The board also took issue with Trump’s confusing claim he’d keep the the families of illegal immigrants together with their children born in the United States — even though they all “need to go.”

“Does that include the 13 percent of California’s K-12 students who have at least one undocumented parent? How about the U.S.-born children of nearly 4 million unauthorized immigrants nationwide, most of whom have been in the United States for well over a decade?” the editorial asked.

The Post in a separate article awarded Trump’s immigration platform a “D+,” saying that he has a lot of work to do before anyone takes his proposed policies seriously.

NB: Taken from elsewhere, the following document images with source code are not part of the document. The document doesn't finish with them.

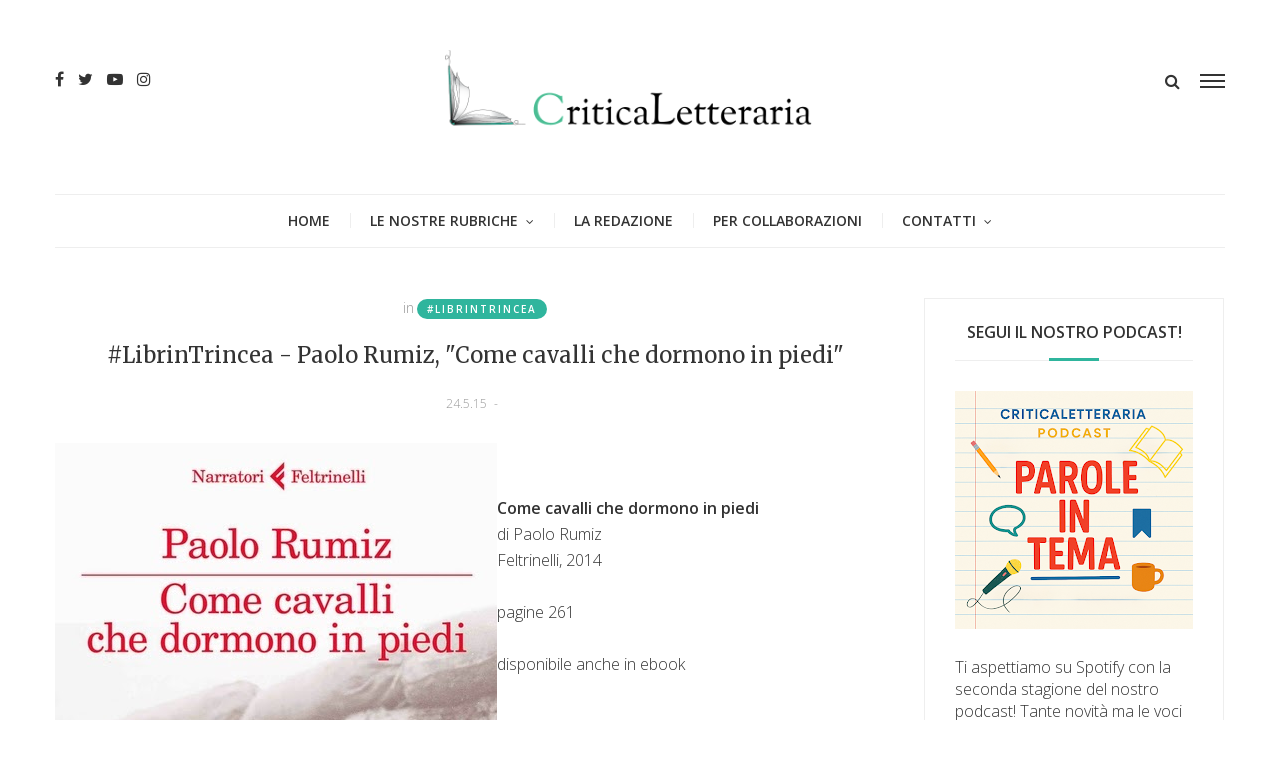

--- FILE ---
content_type: text/html; charset=utf-8
request_url: https://www.google.com/recaptcha/api2/aframe
body_size: 267
content:
<!DOCTYPE HTML><html><head><meta http-equiv="content-type" content="text/html; charset=UTF-8"></head><body><script nonce="bF98ZKFWua5IGsn--zzwwg">/** Anti-fraud and anti-abuse applications only. See google.com/recaptcha */ try{var clients={'sodar':'https://pagead2.googlesyndication.com/pagead/sodar?'};window.addEventListener("message",function(a){try{if(a.source===window.parent){var b=JSON.parse(a.data);var c=clients[b['id']];if(c){var d=document.createElement('img');d.src=c+b['params']+'&rc='+(localStorage.getItem("rc::a")?sessionStorage.getItem("rc::b"):"");window.document.body.appendChild(d);sessionStorage.setItem("rc::e",parseInt(sessionStorage.getItem("rc::e")||0)+1);localStorage.setItem("rc::h",'1764839216821');}}}catch(b){}});window.parent.postMessage("_grecaptcha_ready", "*");}catch(b){}</script></body></html>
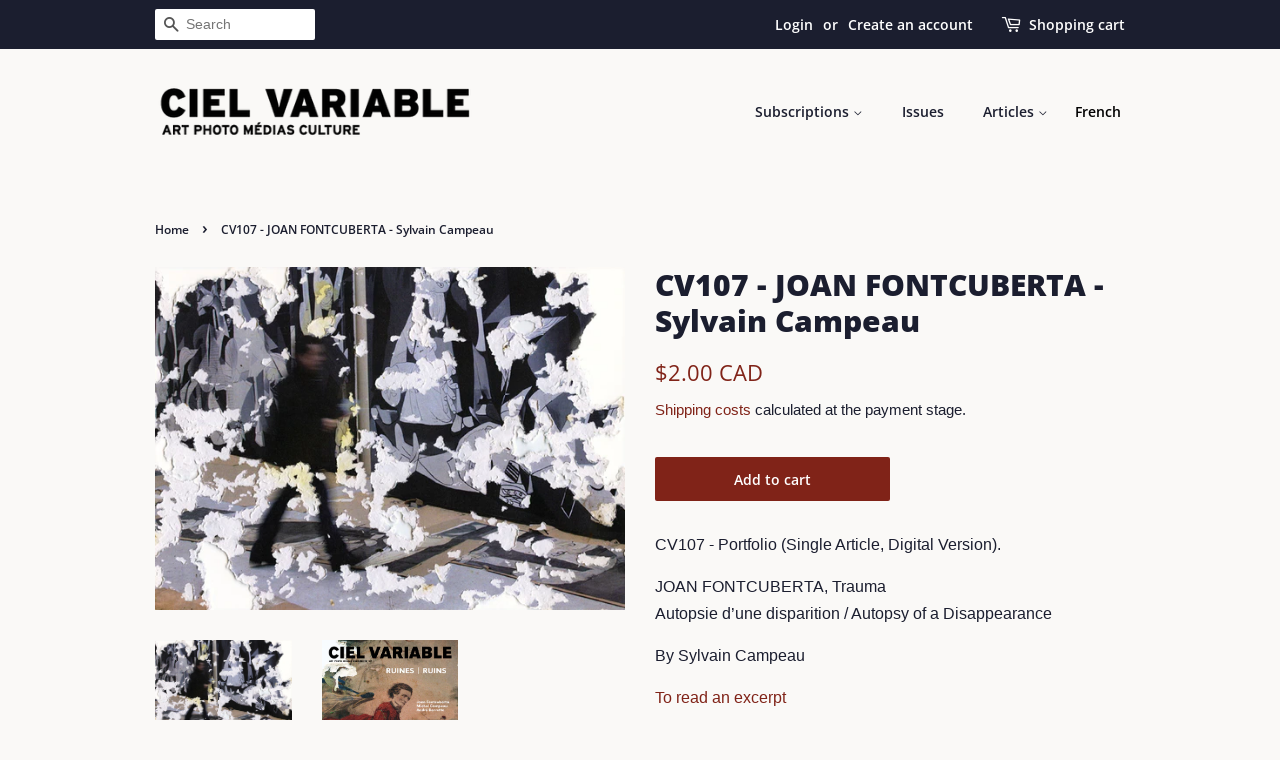

--- FILE ---
content_type: text/javascript; charset=utf-8
request_url: https://boutique.cielvariable.ca/en/cart/update.js
body_size: 404
content:
{"token":"hWN7y58SOStuITc09ZedmMIU?key=145b9d817fd05d65b32ce4f4a571e027","note":null,"attributes":{"language":"en"},"original_total_price":0,"total_price":0,"total_discount":0,"total_weight":0.0,"item_count":0,"items":[],"requires_shipping":false,"currency":"CAD","items_subtotal_price":0,"cart_level_discount_applications":[],"discount_codes":[],"items_changelog":{"added":[]}}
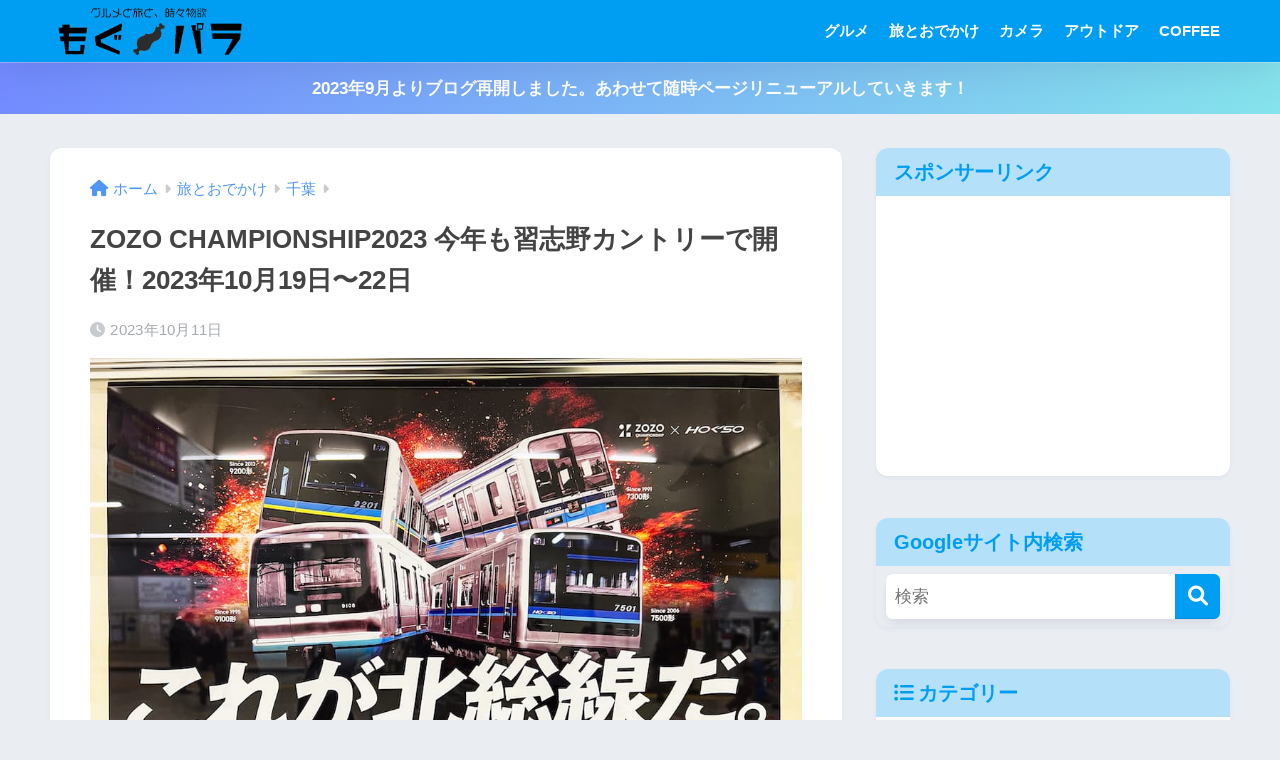

--- FILE ---
content_type: text/html; charset=utf-8
request_url: https://www.google.com/recaptcha/api2/aframe
body_size: 268
content:
<!DOCTYPE HTML><html><head><meta http-equiv="content-type" content="text/html; charset=UTF-8"></head><body><script nonce="5u7nnBPtJrIzCfk5z3z9PA">/** Anti-fraud and anti-abuse applications only. See google.com/recaptcha */ try{var clients={'sodar':'https://pagead2.googlesyndication.com/pagead/sodar?'};window.addEventListener("message",function(a){try{if(a.source===window.parent){var b=JSON.parse(a.data);var c=clients[b['id']];if(c){var d=document.createElement('img');d.src=c+b['params']+'&rc='+(localStorage.getItem("rc::a")?sessionStorage.getItem("rc::b"):"");window.document.body.appendChild(d);sessionStorage.setItem("rc::e",parseInt(sessionStorage.getItem("rc::e")||0)+1);localStorage.setItem("rc::h",'1768972979000');}}}catch(b){}});window.parent.postMessage("_grecaptcha_ready", "*");}catch(b){}</script></body></html>

--- FILE ---
content_type: application/javascript; charset=utf-8;
request_url: https://dalc.valuecommerce.com/app3?p=885346850&_s=https%3A%2F%2Fkotsumekawauso.com%2Fzozo-championship2023%2F&vf=iVBORw0KGgoAAAANSUhEUgAAAAMAAAADCAYAAABWKLW%2FAAAAMElEQVQYV2NkFGP4nxGVxOAxYT4D4%2FIO5v9vTbwZys5tZmDM5er6P%2FOcEMMSjRQGAAiRDfKy6CQQAAAAAElFTkSuQmCC
body_size: 3452
content:
vc_linkswitch_callback({"t":"697062b2","r":"aXBisgABX5IDlLxOCooAHwqKCJRqlA","ub":"aXBisQABp4gDlLxOCooBbQqKBticqg%3D%3D","vcid":"1Gn0LR2sKWbRDRapX0YdZDZpCYAt99GiVGUGaEUxYV1Bqmp6UPEP5YdIZN7BBOhCURGukxoHQco","vcpub":"0.090002","www.ikyu.com":{"a":"2675907","m":"221","g":"d451c41786"},"approach.yahoo.co.jp":{"a":"2821580","m":"2201292","g":"fc84b19e8a"},"restaurant.ikyu.com":{"a":"2349006","m":"2302203","g":"e464010f8a"},"st-plus.rurubu.travel":{"a":"2550407","m":"2366735","g":"c26b6fd8c1","sp":"utm_source%3Dvaluecommerce%26utm_medium%3Daffiliate"},"jtb.co.jp":{"a":"2549714","m":"2161637","g":"4536b087b9","sp":"utm_source%3Dvcdom%26utm_medium%3Daffiliate"},"r.advg.jp":{"a":"2550407","m":"2366735","g":"c26b6fd8c1","sp":"utm_source%3Dvaluecommerce%26utm_medium%3Daffiliate"},"www.hotpepper.jp?vos=nhppvccp99002":{"a":"2594692","m":"2262623","g":"3ad5b985a1","sp":"vos%3Dnhppvccp99002"},"l":5,"www.ms-online.co.jp":{"a":"2566761","m":"2904344","g":"9a2318dd8a"},"7netshopping.jp":{"a":"2602201","m":"2993472","g":"1a3e79188a"},"p":885346850,"s":3304180,"www.rurubu.travel":{"a":"2550407","m":"2366735","g":"c26b6fd8c1","sp":"utm_source%3Dvaluecommerce%26utm_medium%3Daffiliate"},"dom.jtb.co.jp":{"a":"2549714","m":"2161637","g":"4536b087b9","sp":"utm_source%3Dvcdom%26utm_medium%3Daffiliate"},"biz.travel.yahoo.co.jp":{"a":"2761515","m":"2244419","g":"00a3b7a08a"},"master.qa.notyru.com":{"a":"2550407","m":"2366735","g":"c26b6fd8c1","sp":"utm_source%3Dvaluecommerce%26utm_medium%3Daffiliate"},"mini-shopping.yahoo.co.jp":{"a":"2821580","m":"2201292","g":"fc84b19e8a"},"shopping.geocities.jp":{"a":"2821580","m":"2201292","g":"fc84b19e8a"},"www.jtb.co.jp/kokunai":{"a":"2549714","m":"2161637","g":"4536b087b9","sp":"utm_source%3Dvcdom%26utm_medium%3Daffiliate"},"rurubu.travel":{"a":"2550407","m":"2366735","g":"c26b6fd8c1","sp":"utm_source%3Dvaluecommerce%26utm_medium%3Daffiliate"},"www.jtb.co.jp/kokunai_htl":{"a":"2549714","m":"2161637","g":"4536b087b9","sp":"utm_source%3Dvcdom%26utm_medium%3Daffiliate"},"travel.yahoo.co.jp":{"a":"2761515","m":"2244419","g":"00a3b7a08a"},"www.omni7.jp":{"a":"2602201","m":"2993472","g":"1a3e79188a"},"paypaystep.yahoo.co.jp":{"a":"2821580","m":"2201292","g":"fc84b19e8a"},"st-www.rurubu.travel":{"a":"2550407","m":"2366735","g":"c26b6fd8c1","sp":"utm_source%3Dvaluecommerce%26utm_medium%3Daffiliate"},"tabelog.com":{"a":"2797472","m":"3366797","g":"ad6e0ba58a"},"wwwtst.hotpepper.jp":{"a":"2594692","m":"2262623","g":"3ad5b985a1","sp":"vos%3Dnhppvccp99002"},"paypaymall.yahoo.co.jp":{"a":"2821580","m":"2201292","g":"fc84b19e8a"},"www.hotpepper.jp":{"a":"2594692","m":"2262623","g":"3ad5b985a1","sp":"vos%3Dnhppvccp99002"},"www.jtb.co.jp/kokunai_hotel":{"a":"2549714","m":"2161637","g":"4536b087b9","sp":"utm_source%3Dvcdom%26utm_medium%3Daffiliate"},"tour.rurubu.travel":{"a":"2550407","m":"2366735","g":"c26b6fd8c1","sp":"utm_source%3Dvaluecommerce%26utm_medium%3Daffiliate"},"www.supersports.com":{"a":"2534212","m":"2801906","g":"5b94a41c8a"},"www.jtb.co.jp":{"a":"2549714","m":"2161637","g":"4536b087b9","sp":"utm_source%3Dvcdom%26utm_medium%3Daffiliate"},"jalan.net":{"a":"2513343","m":"2130725","g":"cbbf9ca08a"},"shopping.yahoo.co.jp":{"a":"2821580","m":"2201292","g":"fc84b19e8a"},"7net.omni7.jp":{"a":"2602201","m":"2993472","g":"1a3e79188a"},"www.jtbonline.jp":{"a":"2549714","m":"2161637","g":"4536b087b9","sp":"utm_source%3Dvcdom%26utm_medium%3Daffiliate"}})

“Despite his nativist rhetoric, Mr. Trump may grasp the staggering economic and social havoc that mass deportation would wreak. Hence his offhand comment … that he’d ‘bring them back rapidly, the good ones.'”

How, exactly, does Trump distinguish the bad ones from the “good ones,” the board asked? The answer is: He hasn’t said.

Turning serious, the Post editorial predicted the likely outcome of the mass deportations championed by Trump.

“What Mr. Trump proposes is nothing less than manufacturing a humanitarian upheaval on a scale rivaling the refugee crisis in Syria. Notwithstanding his cavalier rhetoric, there’s no evidence Americans would tolerate such a mass uprooting of people who have planted deep roots in this nation,” the board said.

The editorial concludes by asserting that Trump is doing little more than “waging oratorical warfare” on an issue that is actually not as dire as he claims. In fact, his policies threaten to make worse that which he claims he wants to fix, it argued.

“By imposing higher tariffs on Mexican goods, impounding remittances sent by undocumented Mexicans to their families and canceling visas for Mexican businessmen — measures he has threatened as retaliation for Mexico’s supposed complicity in ‘sending’ poor immigrants northward — Mr. Trump would set back Mexico’s economy,” the board said. “The ironic result could be to reignite illegal immigration.”